═════ TEXTE SOURCE ═════

Un plan de relance pour la 5G industrielle
Le gouvernement peine à convaincre les industriels à se saisir des opportunités de la 5G. Pour les aider à se lancer, le ministère chargé de l’industrie vient d’affecter 480 millions d’euros à la création de plateformes et de solutions 5G souveraines. Une mission va par ailleurs identifier les raisons de la faible appétence des acteurs économiques pour cette technologie.
Vendredi 2 juillet, le secrétaire d’État aux communications électroniques, Cédric O, était à Rennes pour visiter l’un des pôles d’excellence tricolores de la 5G. Au programme, une expérience de maintenance assistée d’un terminal billettique en gare de Rennes et le téléchargement en quelques secondes d’un film de deux heures… des cas d’usage mis en scène par la SNCF dont les technocentres expérimentent la 5G industrielle, déployée dans la bande des 26 Ghz. Et à la différence de la 5G actuelle, déployée sur les bandes 700 Mhz et 3,5 Ghz pour soulager les réseaux 4G, cette "vraie 5G" entend révolutionner les usages.
Un risque de perte de compétitivité
À la différence de la 5G grand public, celle-ci repose sur des fréquences dites millimétriques qui seront mises aux enchères aux alentours de 2023. Bénéficiant d’une infrastructure 100% 5G, elle promet des débits faramineux, un temps de latence quasi nul et des échanges de données ultrasécurisés, autant de caractéristiques qui en font une technologie dédiée à l’industrie. Force est cependant de constater qu’en dehors de quelques acteurs (Orange, SNCF, RATP, Enedis…), les industriels français ne se précipitent pas pour lancer des investissements dans la 5G. Aucune annonce majeure n’a par exemple été faite dans ce domaine lors du Mobile World Congress qui vient de fermer ses portes à Barcelone. Cet attentisme inquiète le gouvernement, la France risquant d’y perdre sur les tous les tableaux : compétitivité, souveraineté et emploi. "Nous devons prendre notre destin en main avant que d’autres ne le fassent à notre place", a mis en garde ce 6 juillet la ministre déléguée à l’industrie, Agnès Panier-Runacher, à l’occasion de la présentation d’un plan de relance de la 5G.

═════ DONNÉES DISPONIBLES ═════

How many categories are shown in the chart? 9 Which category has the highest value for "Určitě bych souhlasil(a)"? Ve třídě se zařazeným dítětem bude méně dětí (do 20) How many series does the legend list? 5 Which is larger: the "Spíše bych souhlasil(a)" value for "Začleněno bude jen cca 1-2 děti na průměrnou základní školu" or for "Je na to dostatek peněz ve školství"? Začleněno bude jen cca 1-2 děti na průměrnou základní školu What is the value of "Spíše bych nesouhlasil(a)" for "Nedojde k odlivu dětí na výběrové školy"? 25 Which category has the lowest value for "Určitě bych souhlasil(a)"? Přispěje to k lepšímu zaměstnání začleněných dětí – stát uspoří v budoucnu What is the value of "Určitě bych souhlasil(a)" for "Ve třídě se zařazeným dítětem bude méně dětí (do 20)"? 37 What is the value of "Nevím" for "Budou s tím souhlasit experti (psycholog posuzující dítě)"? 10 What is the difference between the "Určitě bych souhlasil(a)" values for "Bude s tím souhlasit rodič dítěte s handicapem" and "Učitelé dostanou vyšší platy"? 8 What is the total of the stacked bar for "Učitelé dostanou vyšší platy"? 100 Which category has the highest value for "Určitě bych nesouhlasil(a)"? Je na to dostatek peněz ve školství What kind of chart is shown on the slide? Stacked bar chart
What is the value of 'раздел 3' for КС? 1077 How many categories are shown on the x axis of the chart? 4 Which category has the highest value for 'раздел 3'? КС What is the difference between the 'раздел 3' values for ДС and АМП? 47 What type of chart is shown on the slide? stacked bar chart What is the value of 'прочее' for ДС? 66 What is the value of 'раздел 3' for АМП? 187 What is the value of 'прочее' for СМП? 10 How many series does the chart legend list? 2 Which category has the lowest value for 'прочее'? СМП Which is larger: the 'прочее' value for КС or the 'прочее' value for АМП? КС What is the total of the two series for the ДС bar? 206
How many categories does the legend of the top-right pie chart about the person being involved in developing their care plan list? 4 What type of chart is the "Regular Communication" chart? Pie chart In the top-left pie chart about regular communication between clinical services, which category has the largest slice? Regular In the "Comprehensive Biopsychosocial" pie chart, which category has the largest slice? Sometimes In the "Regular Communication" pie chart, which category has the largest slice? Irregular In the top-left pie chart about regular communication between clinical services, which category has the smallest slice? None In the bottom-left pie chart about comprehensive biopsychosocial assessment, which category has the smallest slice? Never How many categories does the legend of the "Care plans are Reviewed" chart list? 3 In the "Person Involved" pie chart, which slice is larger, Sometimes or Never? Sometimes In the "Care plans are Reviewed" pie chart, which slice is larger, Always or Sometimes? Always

═════

• _ACTIONS REQUISES_:
**A)** D'après le texte sur la 5G industrielle, quelle somme le ministère chargé de l'industrie a-t-il affectée à la création de plateformes et de solutions 5G souveraines ?
**B)** Reprenez la rédaction du texte sur la 5G industrielle et prolongez-le au-delà de sa dernière phrase.

• _RÉPONSES ATTENDUES_:
**A)** 480 millions d'euros.

**B)**
Offre française souveraine
Le gouvernement va en effet mobiliser 480 millions d’euros de financements publics d’ici 2022 et "jusqu’à 735 millions d’euros" d’ici 2025 dans l’espoir de générer un investissement total (avec le privé) de 1,7 milliards d’euros et de créer plus de 20.000 emplois. L’objectif de l’État est notamment de faire émerger des usages dans des domaines comme l’agriculture, l’automobile ou le bâtiment, aujourd’hui peu mobilisés sur la 5G. Les services publics sont également cités avec la gestion des flux de circulation, la smart city ou encore l’énergie. Il s’agit également de favoriser l’émergence d’une "offre française souveraine" et de créer une filière de formation autour du déploiement de la 5G. Parallèlement, dès septembre, une mission va plancher sur les moyens pour transformer la 5G en levier de compétitivité des entreprises françaises. Sa mission sera de "comprendre les éventuels freins à l’appropriation de la 5G" et de préparer l’arrivée de la… 6G.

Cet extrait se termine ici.